** start of Page **

Hammett is probably best known for his five novels and for the movies made from two of them:
The Maltese Falcon and The Thin Man, but I'll celebrate his birthday with a post about one of his short stories. And here all my posts about the real greatest crime writer ever. Click the link, then scroll down.)
 ===================
"And I praise the dead who have already died, more than the living who are still alive."

Koheleth (Ecclesiastes) 4:2
In these troubled times, when uncertainty walks to and fro in the land and up and down in it (and when outside commitments again cut into my reading and blogging time), I seek consolation in scripture, and I open those books from which everything that followed derives.

Take the beginning of "The Big Knock-Over":
"I found Paddy the Mex in Jean Larrouy's dive.

"Paddy an amiable con man who looked like the King of Spain showed me his big white teeth in a smile, pushed a chair out for me with one foot, and told the girl who shared his table:

"`Nellie, meet the biggest-hearted dick in San Francisco. This little fat guy will do anything for anybody, if only he can send 'em over for life in the end.'"

** end of Page **

## Exercise set
1 – List every work by Hammett that the page names by title.
2 – Return the page's text from "Koheleth (Ecclesiastes) 4:2" to "Jean Larrouy's dive.".

** start of Record excerpts **

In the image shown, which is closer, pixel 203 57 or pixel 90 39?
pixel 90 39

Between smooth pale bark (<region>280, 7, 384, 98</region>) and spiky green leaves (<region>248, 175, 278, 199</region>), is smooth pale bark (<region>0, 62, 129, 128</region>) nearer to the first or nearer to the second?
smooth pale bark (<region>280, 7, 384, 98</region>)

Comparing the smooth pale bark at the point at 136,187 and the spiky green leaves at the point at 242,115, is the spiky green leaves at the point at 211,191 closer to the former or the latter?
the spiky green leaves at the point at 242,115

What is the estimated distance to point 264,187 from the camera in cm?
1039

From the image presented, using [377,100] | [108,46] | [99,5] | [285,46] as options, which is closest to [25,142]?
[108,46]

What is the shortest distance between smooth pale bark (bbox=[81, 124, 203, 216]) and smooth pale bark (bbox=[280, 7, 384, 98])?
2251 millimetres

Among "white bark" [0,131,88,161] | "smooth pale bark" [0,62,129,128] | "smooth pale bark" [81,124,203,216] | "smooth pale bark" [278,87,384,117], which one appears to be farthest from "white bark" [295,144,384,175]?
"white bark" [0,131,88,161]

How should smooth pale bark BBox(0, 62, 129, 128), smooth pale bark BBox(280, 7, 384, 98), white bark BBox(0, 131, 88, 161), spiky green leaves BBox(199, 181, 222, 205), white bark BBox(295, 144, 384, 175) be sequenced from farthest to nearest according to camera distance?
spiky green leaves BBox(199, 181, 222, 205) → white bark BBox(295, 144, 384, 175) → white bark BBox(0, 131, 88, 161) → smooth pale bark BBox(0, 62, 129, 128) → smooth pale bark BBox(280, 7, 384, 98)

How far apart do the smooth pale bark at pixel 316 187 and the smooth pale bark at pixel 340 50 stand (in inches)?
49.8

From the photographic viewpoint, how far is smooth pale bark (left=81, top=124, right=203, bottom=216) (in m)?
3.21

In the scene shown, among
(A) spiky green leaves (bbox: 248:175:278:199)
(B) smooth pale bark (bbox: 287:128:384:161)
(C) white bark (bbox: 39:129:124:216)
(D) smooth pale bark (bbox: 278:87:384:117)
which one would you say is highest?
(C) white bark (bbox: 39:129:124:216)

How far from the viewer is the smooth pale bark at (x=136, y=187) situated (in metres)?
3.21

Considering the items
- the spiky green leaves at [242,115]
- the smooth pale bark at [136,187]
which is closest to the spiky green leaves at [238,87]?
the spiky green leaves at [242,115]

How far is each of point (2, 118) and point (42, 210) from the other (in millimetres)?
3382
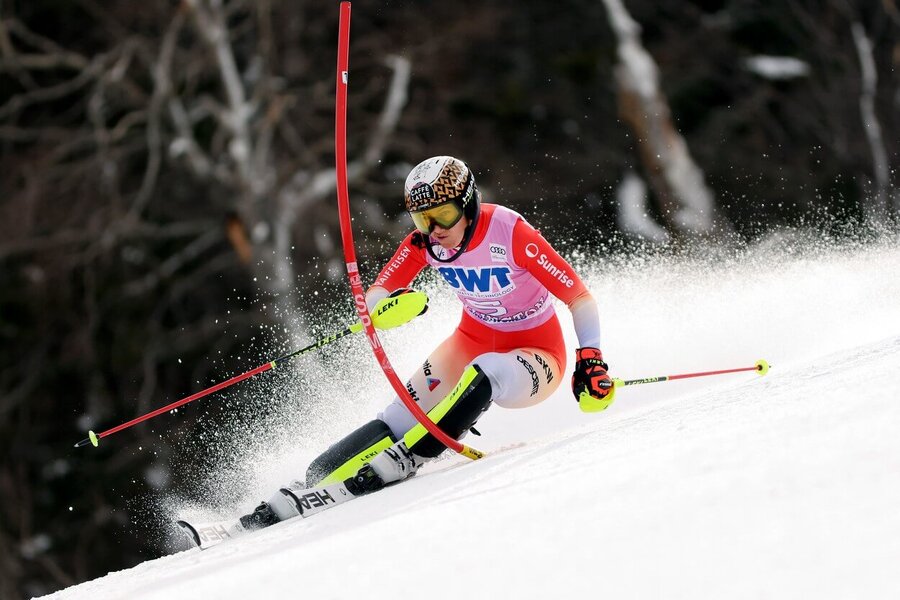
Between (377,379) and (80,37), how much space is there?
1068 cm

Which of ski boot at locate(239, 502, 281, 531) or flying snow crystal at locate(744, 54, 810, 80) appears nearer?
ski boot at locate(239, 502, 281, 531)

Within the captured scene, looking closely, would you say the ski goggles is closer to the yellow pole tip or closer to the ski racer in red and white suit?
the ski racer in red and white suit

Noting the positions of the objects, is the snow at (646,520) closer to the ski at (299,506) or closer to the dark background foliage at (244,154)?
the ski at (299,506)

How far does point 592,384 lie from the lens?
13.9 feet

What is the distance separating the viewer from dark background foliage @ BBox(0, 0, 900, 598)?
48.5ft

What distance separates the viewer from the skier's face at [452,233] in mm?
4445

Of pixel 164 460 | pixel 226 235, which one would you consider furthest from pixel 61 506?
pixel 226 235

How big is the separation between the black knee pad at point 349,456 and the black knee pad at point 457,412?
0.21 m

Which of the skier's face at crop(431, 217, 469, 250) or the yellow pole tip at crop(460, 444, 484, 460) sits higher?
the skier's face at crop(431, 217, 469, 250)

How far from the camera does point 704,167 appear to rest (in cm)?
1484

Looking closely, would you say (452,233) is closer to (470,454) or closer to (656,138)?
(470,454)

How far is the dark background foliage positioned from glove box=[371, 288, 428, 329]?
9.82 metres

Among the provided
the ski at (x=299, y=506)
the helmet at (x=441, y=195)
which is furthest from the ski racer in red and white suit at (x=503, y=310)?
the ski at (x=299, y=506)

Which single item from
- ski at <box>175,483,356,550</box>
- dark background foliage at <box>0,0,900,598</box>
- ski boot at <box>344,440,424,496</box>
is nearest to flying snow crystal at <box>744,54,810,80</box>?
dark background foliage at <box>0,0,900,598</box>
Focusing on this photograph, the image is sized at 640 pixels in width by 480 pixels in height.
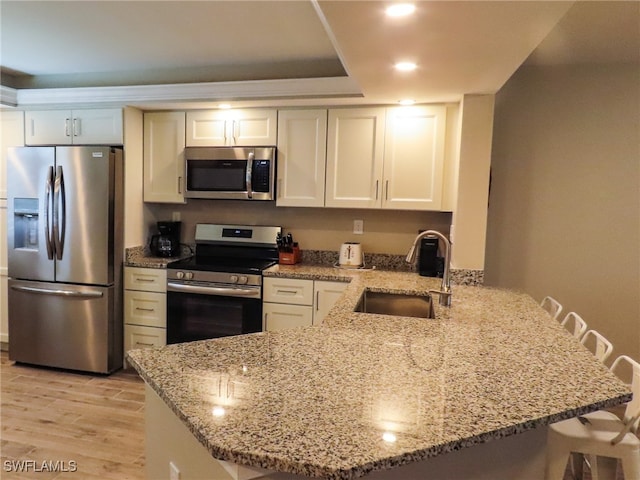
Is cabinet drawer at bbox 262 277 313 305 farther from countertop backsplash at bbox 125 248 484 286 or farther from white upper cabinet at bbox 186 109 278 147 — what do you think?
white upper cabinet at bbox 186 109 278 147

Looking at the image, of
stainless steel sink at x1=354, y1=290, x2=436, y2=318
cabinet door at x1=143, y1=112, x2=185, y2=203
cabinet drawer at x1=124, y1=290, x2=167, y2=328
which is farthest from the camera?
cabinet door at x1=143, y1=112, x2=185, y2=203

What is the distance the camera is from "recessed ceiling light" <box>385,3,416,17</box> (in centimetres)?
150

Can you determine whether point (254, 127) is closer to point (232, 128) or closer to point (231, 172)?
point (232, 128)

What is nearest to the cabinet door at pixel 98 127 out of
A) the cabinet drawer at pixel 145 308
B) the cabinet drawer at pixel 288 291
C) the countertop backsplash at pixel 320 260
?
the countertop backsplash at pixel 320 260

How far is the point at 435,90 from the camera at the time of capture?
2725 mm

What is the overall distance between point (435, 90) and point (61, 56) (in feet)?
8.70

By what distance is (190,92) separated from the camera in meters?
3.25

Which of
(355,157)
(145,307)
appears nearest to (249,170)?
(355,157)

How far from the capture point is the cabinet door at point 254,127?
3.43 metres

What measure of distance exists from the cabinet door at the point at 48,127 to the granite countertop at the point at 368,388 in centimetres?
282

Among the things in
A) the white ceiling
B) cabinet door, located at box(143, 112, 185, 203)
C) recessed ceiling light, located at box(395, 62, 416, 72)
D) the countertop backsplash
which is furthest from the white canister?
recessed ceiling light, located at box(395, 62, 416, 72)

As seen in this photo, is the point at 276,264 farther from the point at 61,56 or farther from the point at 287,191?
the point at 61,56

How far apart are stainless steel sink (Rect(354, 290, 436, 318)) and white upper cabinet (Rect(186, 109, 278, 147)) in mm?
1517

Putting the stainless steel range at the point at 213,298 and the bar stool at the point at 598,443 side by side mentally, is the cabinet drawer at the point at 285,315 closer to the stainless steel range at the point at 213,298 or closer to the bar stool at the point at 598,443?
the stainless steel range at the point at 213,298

** end of Record excerpts **

## Written responses
1 –
The Maltese Falcon
The Thin Man
"The Big Knock-Over"

2 –
Koheleth (Ecclesiastes) 4:2
In these troubled times, when uncertainty walks to and fro in the land and up and down in it (and when outside commitments again cut into my reading and blogging time), I seek consolation in scripture, and I open those books from which everything that followed derives.

Take the beginning of "The Big Knock-Over":
"I found Paddy the Mex in Jean Larrouy's dive.